* Work to complete:
**A)** Quote the essay about the writer's mother word for word, from "Sometimes I wonder" to "then apologizes for.".
**B)** Write a continuation of the essay about the writer's mother, picking up after its final sentence.

START Document passage

Sometimes I wonder (yes, I wonder about things obsessively a lot) just when is too much… well, just too much. I wonder how many ranting messages I can listen to, I wonder how many times I can wait for her to find a new bottle of water because tap water is poisoned, I wonder how many times I need to brush off some really hurtful comments which she then apologizes for.
And sometimes I just really hate it all. I hate that my mother has either schizophrenia or is bipolar – whatever she has, she is just a mess. Because I am a bibliophile, I will have to say that if she were a book, she would be a very tattered one but completely laminated (doubly laminated to keep out germs) and FILLED with all the wrong facts. I hate that I go and visit her, but I can’t give her my address because she’ll start “dropping by” constantly without warning (and I mean constantly). I hate that I give her my number, and then she leaves me a mean message. I hate so many things. And, most of all, I hate that she probably doesn’t really mean it all. She just doesn’t know any better. She is confused, she is lost, she is alone, and she is getting bitter about being confused, lost, and alone. I hate that she will most likely stay this way. I hate that sometimes it’s just too late for some people. Because then I feel hopeless, and shouldn’t there be hope for every one???? It only seems fair. And then I think of little babies born to HIV mothers, and even little babies born with HIV, and then I really don’t get how it all works. Yes, I really know how to be hopeless and think and think until there actually develops a large, black cloud with rain pouring over my head as I walk around shaking my fist to the heavens. When people say, “God has blessed us”, I wonder what that means… God has chosen for good to happen to some and for bad to others? Why to little children? Lost children who become lost adults. And no one thinks they’re even a bit cute anymore.

END Document passage
START Collected material

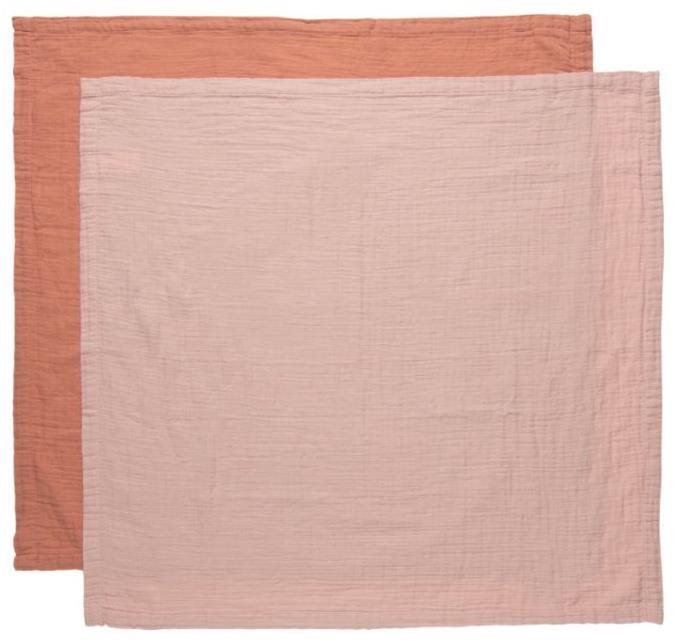 Bébé-jou Mušelínová plienka Pure Cotton Pink Látkové plienky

END Collected material

* Solved problems:
**A)**
Sometimes I wonder (yes, I wonder about things obsessively a lot) just when is too much… well, just too much. I wonder how many ranting messages I can listen to, I wonder how many times I can wait for her to find a new bottle of water because tap water is poisoned, I wonder how many times I need to brush off some really hurtful comments which she then apologizes for.

**B)**
One day, Bubba was telling me about how her friend has not been very nice to her lately. So I told her to surround herself with people who are good to her. But it’s just not that easy, is it? (Or maybe it’s just not that easy for me…) Her friend is a little girl trying on different ways of being, and hopefully she will become a compassionate, happy person. Some adults stay like that forever. I remember hearing this story that’s always stuck with me about a nun who asked God, “Well, what about all the poor and the sick, Lord?”, and God told her, “Yes, that’s why I made you”. But sometimes a person can get so tired, because she is not a nun but just a mother with three noisy children, an immigrant partner, and a long list of errands. (I really need to get that story out of my head – I wonder if mothers are exempt, especially with a baby)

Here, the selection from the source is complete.